まさに、一瞬の攻防によるマス…ごほんごほん火乃香の印象作成並びに添付。
効果はばつぐんだ。
イソレナはたおれた。
「って!倒れてない!まだだ、まだ終わらんよ!」
「いーちゃんふっかーつ」
「やっぱり一分瞑想→蘇生は強いですねぇ」
全くもって台詞に対する突っ込みも、状況に対するフォローもなくただ淡々と交わされる会話。
イソレナは心折れそうになりながらも何とか椅子に座り紅茶を飲んでいた。
そう、この程度で心折れているわけにはいかない。
この程度の事で心折れていては物事を進める事なんてできるはずがない。
訳の分からない励ましを自分にしつつイソレナは顔を上げ……
「そう言えば、イソレナさんは何でこんなホムンクルスなんて作ったんですか?」
火乃香の一言。
そう言えばと亜理紗も思う。
錬金術士→ホムンクルスという流れは非常にまあ考えられてもおかしくはない流れである。
俗に言う「作ってみた」の感覚。
だが、今のイソレナは人形遣い。
確かに種族:パンドラボックスというのを使い色々表に出せない所で使っているのは分かる。

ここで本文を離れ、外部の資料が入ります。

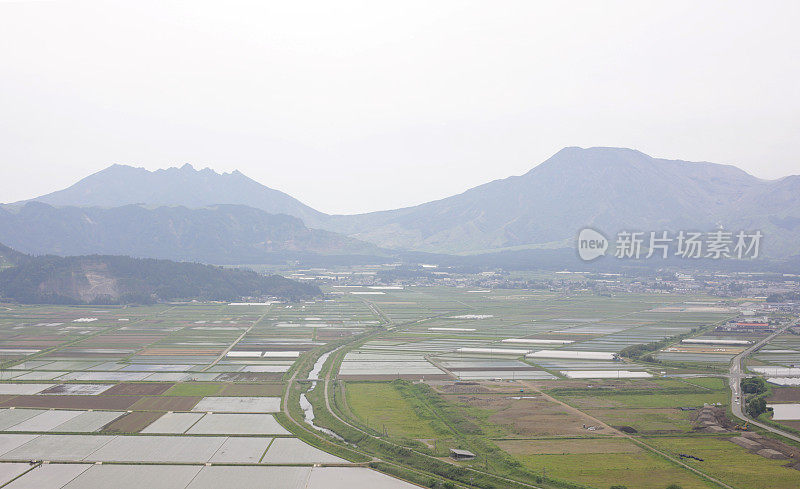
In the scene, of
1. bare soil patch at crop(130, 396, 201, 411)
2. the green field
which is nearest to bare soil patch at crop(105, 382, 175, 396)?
bare soil patch at crop(130, 396, 201, 411)

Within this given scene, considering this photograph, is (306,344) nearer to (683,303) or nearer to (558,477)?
(558,477)

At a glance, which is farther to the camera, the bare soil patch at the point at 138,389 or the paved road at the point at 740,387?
the bare soil patch at the point at 138,389

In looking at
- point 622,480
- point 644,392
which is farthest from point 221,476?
point 644,392

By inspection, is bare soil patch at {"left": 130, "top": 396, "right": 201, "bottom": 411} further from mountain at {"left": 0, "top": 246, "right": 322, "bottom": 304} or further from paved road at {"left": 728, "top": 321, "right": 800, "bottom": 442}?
mountain at {"left": 0, "top": 246, "right": 322, "bottom": 304}

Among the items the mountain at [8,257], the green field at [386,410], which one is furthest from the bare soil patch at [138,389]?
the mountain at [8,257]

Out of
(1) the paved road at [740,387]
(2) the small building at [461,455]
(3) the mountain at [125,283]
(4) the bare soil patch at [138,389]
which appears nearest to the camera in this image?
(2) the small building at [461,455]

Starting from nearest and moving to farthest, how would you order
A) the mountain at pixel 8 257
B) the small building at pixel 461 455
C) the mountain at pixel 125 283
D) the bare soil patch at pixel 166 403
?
1. the small building at pixel 461 455
2. the bare soil patch at pixel 166 403
3. the mountain at pixel 125 283
4. the mountain at pixel 8 257

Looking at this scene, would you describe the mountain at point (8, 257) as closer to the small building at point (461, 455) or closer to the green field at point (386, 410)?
the green field at point (386, 410)

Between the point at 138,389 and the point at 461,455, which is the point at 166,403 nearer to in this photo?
the point at 138,389
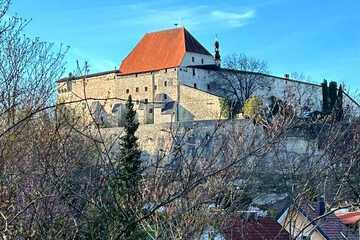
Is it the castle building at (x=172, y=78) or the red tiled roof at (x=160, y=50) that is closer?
the castle building at (x=172, y=78)

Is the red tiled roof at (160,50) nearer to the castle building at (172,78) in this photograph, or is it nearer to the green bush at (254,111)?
the castle building at (172,78)

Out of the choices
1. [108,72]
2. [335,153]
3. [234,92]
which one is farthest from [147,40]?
[335,153]

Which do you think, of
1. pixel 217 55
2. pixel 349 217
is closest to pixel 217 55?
pixel 217 55

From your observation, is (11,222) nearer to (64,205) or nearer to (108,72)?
(64,205)

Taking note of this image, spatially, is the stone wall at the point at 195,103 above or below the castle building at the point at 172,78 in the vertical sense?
below

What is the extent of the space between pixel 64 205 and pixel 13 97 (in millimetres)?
2099

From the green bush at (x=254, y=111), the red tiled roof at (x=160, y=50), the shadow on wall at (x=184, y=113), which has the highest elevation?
the red tiled roof at (x=160, y=50)

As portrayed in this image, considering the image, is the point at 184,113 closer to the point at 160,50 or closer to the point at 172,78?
the point at 172,78

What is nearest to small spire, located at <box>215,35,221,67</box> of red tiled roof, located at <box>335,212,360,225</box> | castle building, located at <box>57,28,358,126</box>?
castle building, located at <box>57,28,358,126</box>

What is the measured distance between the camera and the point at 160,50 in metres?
53.3

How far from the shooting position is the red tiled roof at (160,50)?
51.7m

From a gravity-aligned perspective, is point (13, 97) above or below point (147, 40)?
below

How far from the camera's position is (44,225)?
1.81 m

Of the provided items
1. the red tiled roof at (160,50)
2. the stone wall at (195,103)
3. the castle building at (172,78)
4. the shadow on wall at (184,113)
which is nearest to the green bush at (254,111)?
the castle building at (172,78)
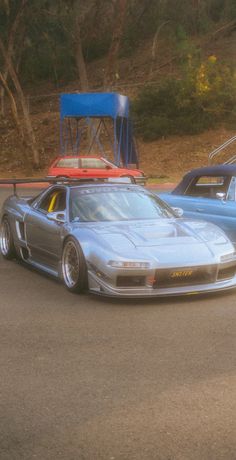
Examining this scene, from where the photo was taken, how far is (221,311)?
22.9 ft

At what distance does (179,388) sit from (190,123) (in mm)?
33225

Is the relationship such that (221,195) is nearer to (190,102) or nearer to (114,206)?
(114,206)

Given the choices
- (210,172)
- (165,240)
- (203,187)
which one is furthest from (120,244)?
(203,187)

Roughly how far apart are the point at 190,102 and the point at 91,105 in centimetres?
916

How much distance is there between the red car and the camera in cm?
2644

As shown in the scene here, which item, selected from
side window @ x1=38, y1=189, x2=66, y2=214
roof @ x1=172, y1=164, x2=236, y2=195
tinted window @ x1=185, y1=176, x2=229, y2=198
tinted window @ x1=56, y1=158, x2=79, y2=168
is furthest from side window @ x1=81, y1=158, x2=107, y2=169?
side window @ x1=38, y1=189, x2=66, y2=214

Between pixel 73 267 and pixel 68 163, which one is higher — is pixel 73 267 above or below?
above

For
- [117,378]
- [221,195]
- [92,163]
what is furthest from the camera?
[92,163]

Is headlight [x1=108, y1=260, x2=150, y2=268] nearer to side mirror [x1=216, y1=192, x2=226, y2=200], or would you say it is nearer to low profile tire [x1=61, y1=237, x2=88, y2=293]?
low profile tire [x1=61, y1=237, x2=88, y2=293]

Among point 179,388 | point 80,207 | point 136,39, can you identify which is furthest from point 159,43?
point 179,388

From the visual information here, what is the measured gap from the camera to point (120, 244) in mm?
7496

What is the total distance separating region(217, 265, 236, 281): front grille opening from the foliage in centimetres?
2856

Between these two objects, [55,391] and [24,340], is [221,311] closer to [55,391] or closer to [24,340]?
[24,340]

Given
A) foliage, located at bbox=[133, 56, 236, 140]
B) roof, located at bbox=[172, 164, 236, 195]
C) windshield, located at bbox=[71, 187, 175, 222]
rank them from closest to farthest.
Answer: windshield, located at bbox=[71, 187, 175, 222]
roof, located at bbox=[172, 164, 236, 195]
foliage, located at bbox=[133, 56, 236, 140]
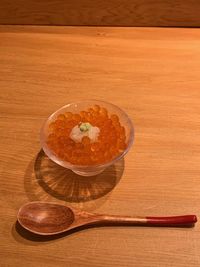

だが、言葉は悪いが、彼は殺害状態に相手を置けば相手を人形にする事ができる。
つまり、自分の手足としてのホムンクルスは必要ではないのだ。
二人の視線がイソレナに集中し……
「それはひ、み、つです」
ニヤリとしたイソレナの表情は非常に楽しそうに、そして思わせぶりにその答えを紡いだ。